Step-By-Step Instructions
To make these cupcakes, you’ll need your usual tools of mixing bowls, a whisk, a rubber spatula and a muffin or cupcake pan. You’ll also need an electric mixer for the frosting.
In a large mixing bowl, whisk together your canola oil, brown sugar, and vanilla extract until everything is combined.
Pour in your Guinness or stout beer and give it a good mix until all the ingredients are fully combined. This will give your cupcakes a rich and complex flavour that pairs perfectly with chocolate.


In a separate bowl, sift together your flour, cocoa powder, and baking powder to create a finer texture and remove any lumps.
Add the dry ingredients into your wet ingredients, gently whisking until your batter is smooth. Fill your muffin pan that has been lined with paper liners evenly so they are about ½ full using either with a spoon or cookie scoop and bake for 18-10 minutes or until a toothpick inserted into the centre of a cupcake comes out clean.
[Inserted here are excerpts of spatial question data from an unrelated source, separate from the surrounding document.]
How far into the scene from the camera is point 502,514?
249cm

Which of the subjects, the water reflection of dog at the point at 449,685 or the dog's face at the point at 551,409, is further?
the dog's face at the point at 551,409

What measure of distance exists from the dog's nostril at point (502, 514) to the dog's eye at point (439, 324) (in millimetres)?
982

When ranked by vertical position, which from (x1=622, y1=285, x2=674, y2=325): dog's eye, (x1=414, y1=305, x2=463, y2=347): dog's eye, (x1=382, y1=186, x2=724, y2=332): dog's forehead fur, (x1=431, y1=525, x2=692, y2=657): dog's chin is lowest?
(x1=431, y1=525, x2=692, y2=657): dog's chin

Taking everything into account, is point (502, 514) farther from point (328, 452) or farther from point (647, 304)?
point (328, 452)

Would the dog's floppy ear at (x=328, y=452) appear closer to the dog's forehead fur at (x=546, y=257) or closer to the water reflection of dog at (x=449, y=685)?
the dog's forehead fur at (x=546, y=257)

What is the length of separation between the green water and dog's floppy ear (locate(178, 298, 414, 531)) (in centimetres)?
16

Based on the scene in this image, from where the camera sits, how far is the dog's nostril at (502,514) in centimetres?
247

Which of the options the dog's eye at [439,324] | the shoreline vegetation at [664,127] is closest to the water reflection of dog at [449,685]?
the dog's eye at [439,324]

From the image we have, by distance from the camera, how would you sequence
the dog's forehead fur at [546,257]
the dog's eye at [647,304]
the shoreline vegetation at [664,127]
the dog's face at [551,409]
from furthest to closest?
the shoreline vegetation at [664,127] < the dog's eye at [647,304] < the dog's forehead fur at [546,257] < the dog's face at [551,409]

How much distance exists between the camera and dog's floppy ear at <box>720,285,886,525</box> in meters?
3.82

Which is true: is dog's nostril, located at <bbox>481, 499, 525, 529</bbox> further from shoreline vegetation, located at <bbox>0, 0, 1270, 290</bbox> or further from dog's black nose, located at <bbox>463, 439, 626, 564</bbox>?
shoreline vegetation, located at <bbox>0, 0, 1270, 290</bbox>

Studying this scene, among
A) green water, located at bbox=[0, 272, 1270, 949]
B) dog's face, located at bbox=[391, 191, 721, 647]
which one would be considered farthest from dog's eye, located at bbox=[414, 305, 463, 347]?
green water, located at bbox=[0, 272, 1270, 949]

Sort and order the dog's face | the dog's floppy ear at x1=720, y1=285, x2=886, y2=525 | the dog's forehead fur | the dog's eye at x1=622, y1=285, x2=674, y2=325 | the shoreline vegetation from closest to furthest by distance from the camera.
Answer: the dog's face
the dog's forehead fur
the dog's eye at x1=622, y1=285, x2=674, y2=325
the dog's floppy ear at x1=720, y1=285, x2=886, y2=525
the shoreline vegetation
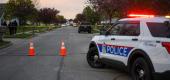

Once they’re done, let your cupcakes cool in the tin for 5 minutes before transferring them to a wire rack to cool completely. This will prevent them from getting soggy and help them cool evenly.
Make your Guinness infused chocolate buttercream frosting and add this to a piping bag with a large open star tip fitted. I love to use the Wilton 1M tip as it’s super easy to make cupcakes look pretty using this without actually having any decorating skills.
Once your cupcakes are completely cool, pipe generous swirls on top of each cupcake.


Storage Instructions
Store the frosted cupcakes in an airtight container at room temperature for up to 2 days. If your kitchen is particularly warm (like mine is here in QLD!), you can store them in the fridge to prevent the buttercream from becoming too soft.
The cupcakes will also last longer in the fridge, up to 5 days. Before serving, let them sit at room temperature for about 30 minutes for the best taste and texture.
You can freeze frosted or unfrosted cupcakes. Once cooled, wrap each cupcake individually in plastic wrap, then place them in an airtight container or a freezer-safe bag. Freeze for up to 3 months. When ready to use, thaw at room temperature before enjoying!
Recipe FAQs
Yes, these chocolate Guinness cupcakes are completely vegan-friendly, as they contain no animal products or by-products.
Yes, Guinness is vegan. The company stopped using isinglass, a fish-derived fining agent, in 2018, making all Guinness beers vegan-friendly.
Yes, you can substitute canola oil with other vegetable oils such as sunflower oil or coconut oil, but it may affect the taste and texture of the cupcakes.
You can use any vegan frosting of your choice, such as vegan buttercream or cream cheese frosting, but the recipe includes a lush Guinness-infused frosting that I think is one of the best chocolate frostings I’ve made.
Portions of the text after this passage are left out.